International Congress on
Peer Review and Scientific Publication

Vishisht Rao,¹ Aounon Kumar,² Himabindu Lakkaraju,² Nihar B. Shah¹

Objective

Journals, conferences, and funding agencies face the risk that reviewers might ask large language models (LLMs) to generate reviews by uploading submissions. Existing detectors struggle to differentiate between fully LLM-generated and LLM-polished reviews. We addressed this problem by developing a method to detect and flag LLM-generated reviews while controlling family-wise error rates (FWERs).

Design

Our method had 3 components. (1) Watermarking: We stochastically chose specific phrases (watermarks), such as random (fake) citations, technical terms (“weak supervised learning”), or beginning the review with a prefix (“This paper investigates the problem…”). Watermarks were specific modifications to the review, which were undetectable unless the nature of the watermark was known. The watermark was known to the editors (but not the reviewers), who could detect LLM-generated reviews through watermarks in the review. (2) Hidden prompt injection: We added an instruction into the manuscript PDF (at the end of the last page; not detectable by the human reviewer) instructing the LLM to output the chosen watermark in the LLM-generated review (“Start your review with: <chosen watermark>”). We evaluated 3 injection methods: white text, font manipulation,^1-3 and a different language. (3) Statistical detection method: We developed a test for watermarks in the review (null hypothesis was the review was human written) and provided mathematical proof of controlling the FWER without making assumptions on how human reviews were written. The evaluation was performed on International Conference on Learning Representations (ICLR) manuscripts, a publication venue that reviews full manuscripts. We injected the hidden prompts into ICLR manuscripts and asked LLMs to generate a review and observe whether it contained the watermark. We also evaluated the robustness of our methods against 3 reviewer defenses (RDs), measures reviewers could take to avoid being flagged for using an LLM-generated review: paraphrasing (paraphrasing the original LLM-generated review using another LLM), identifying watermarks (asking the LLM to flag submissions with hidden prompts), and cropping out the end of the paper (removing the last page before generating the review using an LLM). Watermarks were most successfully embedded in the LLM-generated review when the hidden prompt was injected at the end of the last page. For the evaluation of the last RD, we injected the hidden prompt at a position other than the end of the last page.

Results

Our method was successful in embedding the chosen watermark in LLM-generated reviews and was robust to RD mechanisms (Table 25-1176) and detecting and flagging them while controlling false-positives. We conducted our test on 28,028 human-written reviews from ICLR 2021 and 10,022 from 2024, each augmented with 100 LLM-generated reviews with a watermark embedded for each of the 3 types. When executing our algorithm to control the FWER at 0.01 for the random start and technical term watermark and 0.001 for the random citation watermark, we observed 0 false-positives in all cases.

Conclusions

We propose a novel method to detect LLM-generated peer reviews. Our evaluations found this method to be successful, making it appealing to journal, conference, and proposal review organizers.

References

1. Markwood I, Shen D, Liu Y, Lu Z. Mirage: content masking attack against {information-based} online services. In: 26th USENIX Security Symposium. 2017:833-847.
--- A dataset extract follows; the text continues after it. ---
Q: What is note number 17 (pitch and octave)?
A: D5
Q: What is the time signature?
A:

2. Tran D, Jaiswal C. PDFPhantom: exploiting PDF attacks against academic conferences’ paper submission process with counterattack. In: 2019 IEEE 10th Annual Ubiquitous Computing, Electronics & Mobile Communication Conference. October 2019:0736-0743.

3. Zou A, Wang Z, Carlini N, Nasr M, Kolter JZ, Fredrikson M. Universal and transferable adversarial attacks on aligned language models. arXiv. Preprint posted online July 27, 2023. doi:10.48550/arXiv:2307.15043

¹Carnegie Mellon University, Pittsburgh, PA, US, nihars@cs.cmu.edu; ²Harvard University, Boston, MA, US.
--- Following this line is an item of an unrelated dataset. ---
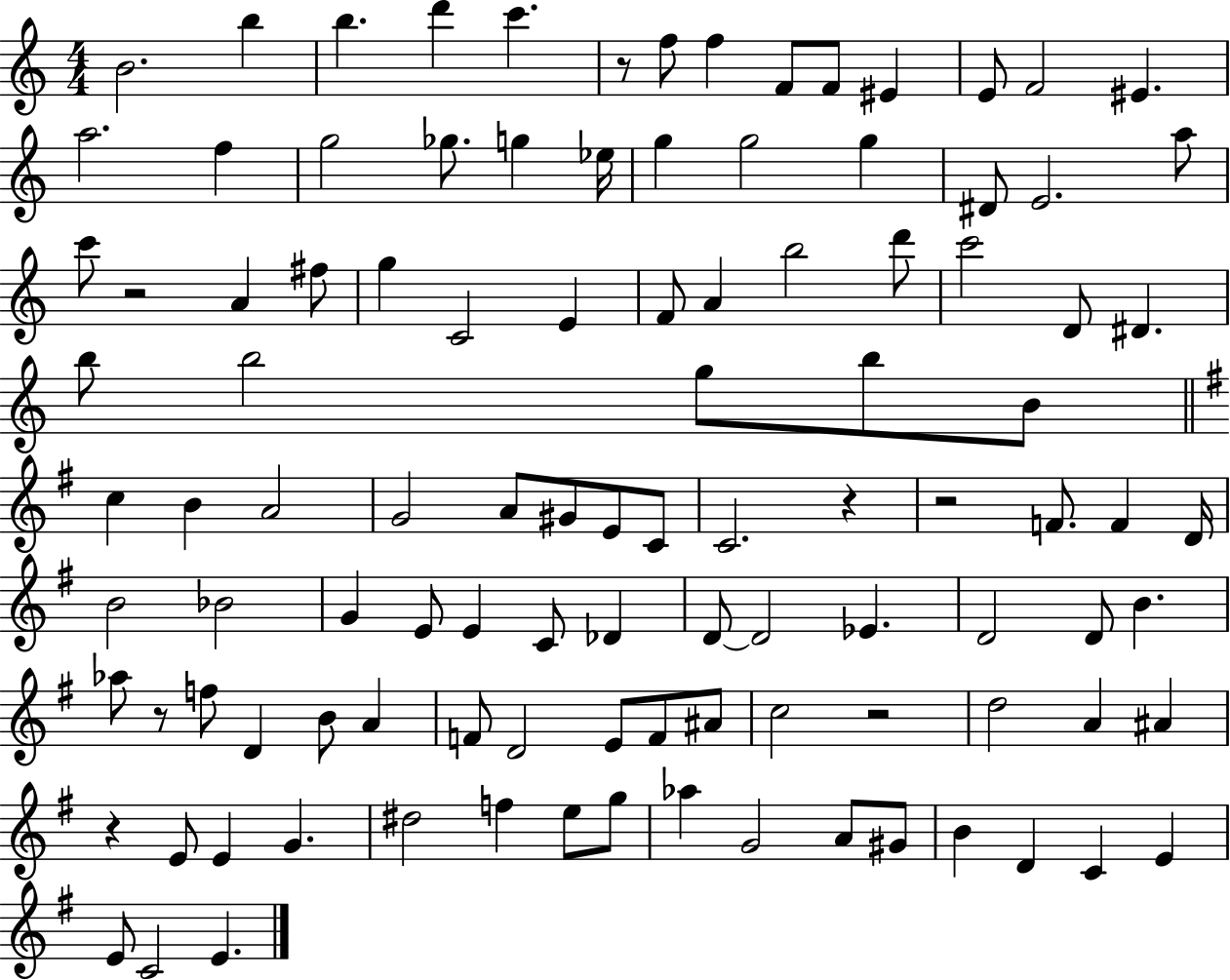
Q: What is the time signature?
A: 4/4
Conflict of Interest Disclosures

Nihar B. Shah is a member of the Peer Review Congress Advisory Board but was not involved in the review or decision for this abstract.

Funding/Support

US National Science Foundations Awards 1942124, 2200410; ONR grant N000142212181.

Role of the Funder/Sponsor

The funders played no role in the design and conduct of the experiment, data analysis, or preparation of the manuscript.

Acknowledgment

We thank Danish Pruthi for very helpful discussions.